Similar holds if we choose a another number. These lines partition the numbers in 12 groups:
1-2-3
4-5-6
7-8-9
1 2 3
| | |
4 5 6
| | |
7 8 9
(3)1 2 3
\ \ \
4 5 6
\ \ \
7 8 9(7)
1 2 3(1)
/ / /
4 5 6
/ / /
(9)7 8 9
This gives raise to the following topping $12$ combination:
1 2 3
4 5 6
7 8 9
1 4 7
2 5 8
3 6 9
1 5 9
2 6 7
3 4 8
1 6 8
2 4 9
3 5 7
Topping 10 is stille not on a pizza, so we combine it with all the other 9 toppings
1 2 10
3 4 10
5 6 10
7 8 10
1 9 10
In the last group one topping is reused which was already combined with 10 to get three toppings for this pizza.
Now we have $12+5=17$ pizzas that contain all pairs of toppings.
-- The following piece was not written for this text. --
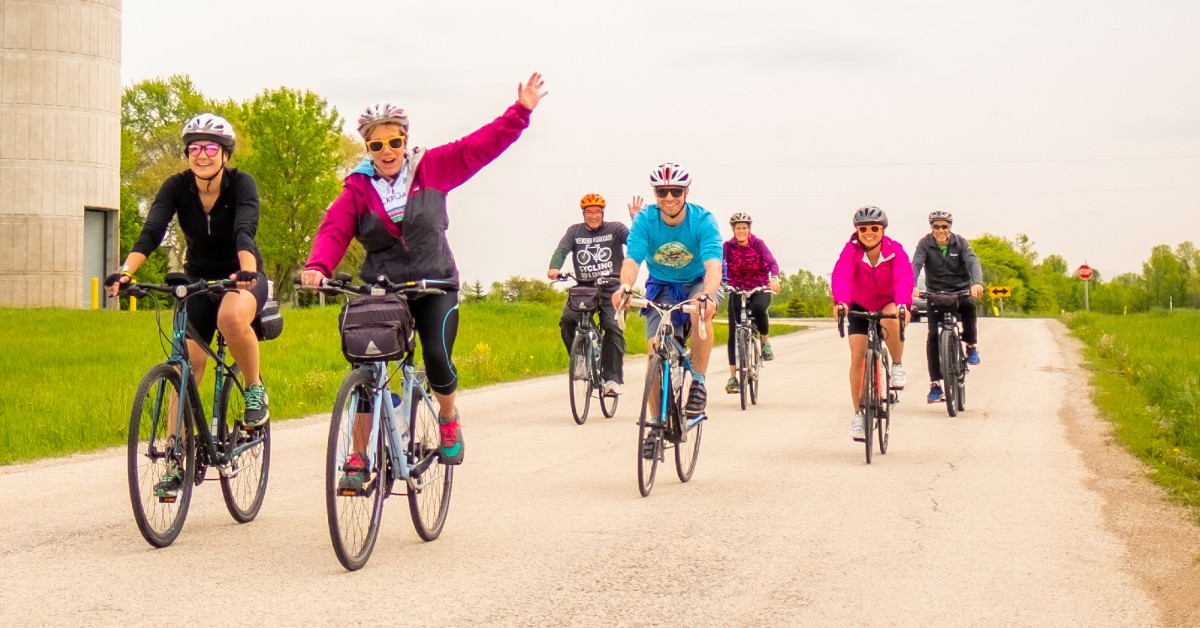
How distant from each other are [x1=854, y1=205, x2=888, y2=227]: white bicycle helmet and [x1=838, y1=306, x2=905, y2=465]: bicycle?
821 millimetres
We already showed that this is the minimum of pizzas we need.
So you have to order $17$ pizzas.
You are looking for a $(10,3,2)$ covering design. That is, you want a collection of $3$-subsets of a $10$-set that together cover all $2$-subsets. The minimum is known to be 17.
You can derive a lower bound of $15$ by noting that there are $\binom{10}{2}=45$ pairs to cover and each $3$-subset covers $\binom{3}{2}=3$ of them.